Test 13: World Products S/R Torquer cylinder heads (PN 042660-2 67S) were installed (67cc chambers, 170cc intake runner volume, 2.02/1.60 valves). No other changes were made.Max 417 tq, 379 hpAvg 399 tq, 303 hp
Test 14-15: GMPP Vortec cylinder heads and COMP Cams 1.6:1 rockers (February 2003).
Since power fell off drastically in January's test, we knew we'd made some mistakes and had to redeem ourselves. To accomplish this we went back to The General and installed a new set of iron GMPP Vortec cylinder heads. We compared figures to the stock "camel hump" heads (Test 12) and found that even though the Vortecs actually dropped DM's compression by about 1/4-point to 9.25:1, that didn't stop them from adding more power. Then we swapped on our first set of 1.6:1-ratio rockers (previously only 1.5:1-ratio rockers would fit, due to pushrod interference) and were, once again, rewarded with more power.

• [TASK SET]:
1. Answer these questions about the cylinder head test notes:
(a) What combustion chamber volume did the World Products S/R Torquer heads have?
(b) To what compression ratio did the GMPP Vortec heads drop the engine?
(c) Why would only 1.5:1-ratio rockers fit before the swap to 1.6:1 rockers?
2. Can you extract the passage from the cylinder head test notes that starts at the words "Test 13: World" and ends after the words "rockers (February 2003)."?

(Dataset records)
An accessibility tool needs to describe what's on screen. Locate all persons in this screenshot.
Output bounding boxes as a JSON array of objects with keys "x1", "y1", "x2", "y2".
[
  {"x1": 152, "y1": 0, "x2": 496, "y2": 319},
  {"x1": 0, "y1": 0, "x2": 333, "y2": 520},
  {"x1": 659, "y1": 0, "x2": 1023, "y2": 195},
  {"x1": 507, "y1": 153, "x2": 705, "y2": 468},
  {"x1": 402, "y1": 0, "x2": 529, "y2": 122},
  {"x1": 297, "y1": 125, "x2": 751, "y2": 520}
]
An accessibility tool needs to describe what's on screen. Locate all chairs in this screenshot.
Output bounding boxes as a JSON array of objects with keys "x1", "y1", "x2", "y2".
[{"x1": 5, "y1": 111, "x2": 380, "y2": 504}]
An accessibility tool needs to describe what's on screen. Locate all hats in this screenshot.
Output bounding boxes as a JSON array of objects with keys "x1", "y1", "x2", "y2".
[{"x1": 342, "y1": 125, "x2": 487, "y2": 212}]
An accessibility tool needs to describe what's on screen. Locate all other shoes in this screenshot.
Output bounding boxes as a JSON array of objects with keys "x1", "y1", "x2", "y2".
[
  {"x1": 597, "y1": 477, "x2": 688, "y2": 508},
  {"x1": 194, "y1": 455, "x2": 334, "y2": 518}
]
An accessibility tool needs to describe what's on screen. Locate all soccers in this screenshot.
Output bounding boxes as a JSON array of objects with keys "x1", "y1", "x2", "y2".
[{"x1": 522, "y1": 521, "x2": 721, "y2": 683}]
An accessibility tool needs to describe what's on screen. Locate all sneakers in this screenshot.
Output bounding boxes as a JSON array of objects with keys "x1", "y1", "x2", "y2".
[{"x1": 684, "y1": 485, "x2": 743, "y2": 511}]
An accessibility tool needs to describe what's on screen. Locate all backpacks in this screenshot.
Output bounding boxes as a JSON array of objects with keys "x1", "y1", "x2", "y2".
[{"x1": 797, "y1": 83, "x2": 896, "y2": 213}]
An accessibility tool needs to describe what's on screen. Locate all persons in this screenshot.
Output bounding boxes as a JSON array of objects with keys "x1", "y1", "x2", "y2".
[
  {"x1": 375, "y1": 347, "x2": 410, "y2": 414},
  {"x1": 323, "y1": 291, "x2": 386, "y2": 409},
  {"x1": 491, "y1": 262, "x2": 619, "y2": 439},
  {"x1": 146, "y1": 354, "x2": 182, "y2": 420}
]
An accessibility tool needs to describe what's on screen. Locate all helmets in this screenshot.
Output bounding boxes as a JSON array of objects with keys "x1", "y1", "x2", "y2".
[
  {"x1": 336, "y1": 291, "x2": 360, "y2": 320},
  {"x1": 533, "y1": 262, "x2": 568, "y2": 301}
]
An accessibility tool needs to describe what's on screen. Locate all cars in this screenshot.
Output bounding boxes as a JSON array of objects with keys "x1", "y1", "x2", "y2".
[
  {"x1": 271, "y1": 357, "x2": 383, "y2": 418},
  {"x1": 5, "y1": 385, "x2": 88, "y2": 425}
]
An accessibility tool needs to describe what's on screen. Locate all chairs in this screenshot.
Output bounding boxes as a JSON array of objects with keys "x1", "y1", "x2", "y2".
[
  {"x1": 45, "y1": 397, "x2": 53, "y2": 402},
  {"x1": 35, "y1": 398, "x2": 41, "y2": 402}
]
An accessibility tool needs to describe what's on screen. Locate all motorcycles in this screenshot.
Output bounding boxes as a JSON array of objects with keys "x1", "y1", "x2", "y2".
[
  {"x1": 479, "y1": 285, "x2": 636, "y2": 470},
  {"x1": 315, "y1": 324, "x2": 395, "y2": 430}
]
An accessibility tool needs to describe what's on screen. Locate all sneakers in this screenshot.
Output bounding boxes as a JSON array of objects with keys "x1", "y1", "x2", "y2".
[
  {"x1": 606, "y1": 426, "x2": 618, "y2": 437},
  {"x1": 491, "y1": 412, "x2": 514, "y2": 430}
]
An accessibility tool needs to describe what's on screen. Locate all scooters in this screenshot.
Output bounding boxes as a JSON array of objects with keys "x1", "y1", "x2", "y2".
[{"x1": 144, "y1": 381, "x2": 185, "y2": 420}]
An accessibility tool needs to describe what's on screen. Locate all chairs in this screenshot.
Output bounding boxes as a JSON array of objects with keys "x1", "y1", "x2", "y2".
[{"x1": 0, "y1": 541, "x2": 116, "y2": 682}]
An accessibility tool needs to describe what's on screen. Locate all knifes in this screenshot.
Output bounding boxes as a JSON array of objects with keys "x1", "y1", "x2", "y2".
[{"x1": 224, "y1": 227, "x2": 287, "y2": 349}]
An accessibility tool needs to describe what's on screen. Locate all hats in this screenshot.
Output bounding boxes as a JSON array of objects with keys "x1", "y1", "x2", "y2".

• [RESULTS]:
1.
(a) 67cc
(b) 9.25:1
(c) Pushrod interference

2.
Test 13: World Products S/R Torquer cylinder heads (PN 042660-2 67S) were installed (67cc chambers, 170cc intake runner volume, 2.02/1.60 valves). No other changes were made.Max 417 tq, 379 hpAvg 399 tq, 303 hp
Test 14-15: GMPP Vortec cylinder heads and COMP Cams 1.6:1 rockers (February 2003).